### [TASK TO COMPLETE]
So that nothing is lost, write out all the lines below exactly.

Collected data
==================================================
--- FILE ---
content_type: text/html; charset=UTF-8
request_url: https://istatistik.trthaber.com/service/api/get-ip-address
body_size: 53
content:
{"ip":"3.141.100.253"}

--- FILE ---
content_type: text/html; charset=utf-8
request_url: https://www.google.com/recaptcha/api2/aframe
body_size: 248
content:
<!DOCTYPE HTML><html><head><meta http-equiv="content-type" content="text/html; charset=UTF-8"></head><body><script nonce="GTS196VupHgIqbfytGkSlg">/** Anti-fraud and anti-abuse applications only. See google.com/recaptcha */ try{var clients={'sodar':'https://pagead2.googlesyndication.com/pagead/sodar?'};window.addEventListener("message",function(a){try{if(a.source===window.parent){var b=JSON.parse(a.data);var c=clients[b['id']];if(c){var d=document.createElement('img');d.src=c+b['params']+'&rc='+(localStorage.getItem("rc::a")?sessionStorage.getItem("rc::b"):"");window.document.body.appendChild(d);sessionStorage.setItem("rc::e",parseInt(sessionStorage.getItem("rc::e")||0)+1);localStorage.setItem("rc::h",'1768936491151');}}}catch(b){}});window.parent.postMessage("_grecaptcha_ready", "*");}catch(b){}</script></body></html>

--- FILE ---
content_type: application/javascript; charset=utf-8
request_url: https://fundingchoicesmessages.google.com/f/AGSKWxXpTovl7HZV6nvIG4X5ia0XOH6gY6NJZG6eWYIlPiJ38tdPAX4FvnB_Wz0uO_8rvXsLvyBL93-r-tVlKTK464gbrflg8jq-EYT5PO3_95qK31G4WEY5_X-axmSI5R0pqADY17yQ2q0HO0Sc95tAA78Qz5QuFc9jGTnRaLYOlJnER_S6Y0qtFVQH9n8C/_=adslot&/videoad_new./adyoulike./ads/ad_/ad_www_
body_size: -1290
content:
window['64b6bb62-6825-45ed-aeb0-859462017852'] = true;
==================================================
### [OUTPUT OF THE EXERCISE]
--- FILE ---
content_type: text/html; charset=UTF-8
request_url: https://istatistik.trthaber.com/service/api/get-ip-address
body_size: 53
content:
{"ip":"3.141.100.253"}

--- FILE ---
content_type: text/html; charset=utf-8
request_url: https://www.google.com/recaptcha/api2/aframe
body_size: 248
content:
<!DOCTYPE HTML><html><head><meta http-equiv="content-type" content="text/html; charset=UTF-8"></head><body><script nonce="GTS196VupHgIqbfytGkSlg">/** Anti-fraud and anti-abuse applications only. See google.com/recaptcha */ try{var clients={'sodar':'https://pagead2.googlesyndication.com/pagead/sodar?'};window.addEventListener("message",function(a){try{if(a.source===window.parent){var b=JSON.parse(a.data);var c=clients[b['id']];if(c){var d=document.createElement('img');d.src=c+b['params']+'&rc='+(localStorage.getItem("rc::a")?sessionStorage.getItem("rc::b"):"");window.document.body.appendChild(d);sessionStorage.setItem("rc::e",parseInt(sessionStorage.getItem("rc::e")||0)+1);localStorage.setItem("rc::h",'1768936491151');}}}catch(b){}});window.parent.postMessage("_grecaptcha_ready", "*");}catch(b){}</script></body></html>

--- FILE ---
content_type: application/javascript; charset=utf-8
request_url: https://fundingchoicesmessages.google.com/f/AGSKWxXpTovl7HZV6nvIG4X5ia0XOH6gY6NJZG6eWYIlPiJ38tdPAX4FvnB_Wz0uO_8rvXsLvyBL93-r-tVlKTK464gbrflg8jq-EYT5PO3_95qK31G4WEY5_X-axmSI5R0pqADY17yQ2q0HO0Sc95tAA78Qz5QuFc9jGTnRaLYOlJnER_S6Y0qtFVQH9n8C/_=adslot&/videoad_new./adyoulike./ads/ad_/ad_www_
body_size: -1290
content:
window['64b6bb62-6825-45ed-aeb0-859462017852'] = true;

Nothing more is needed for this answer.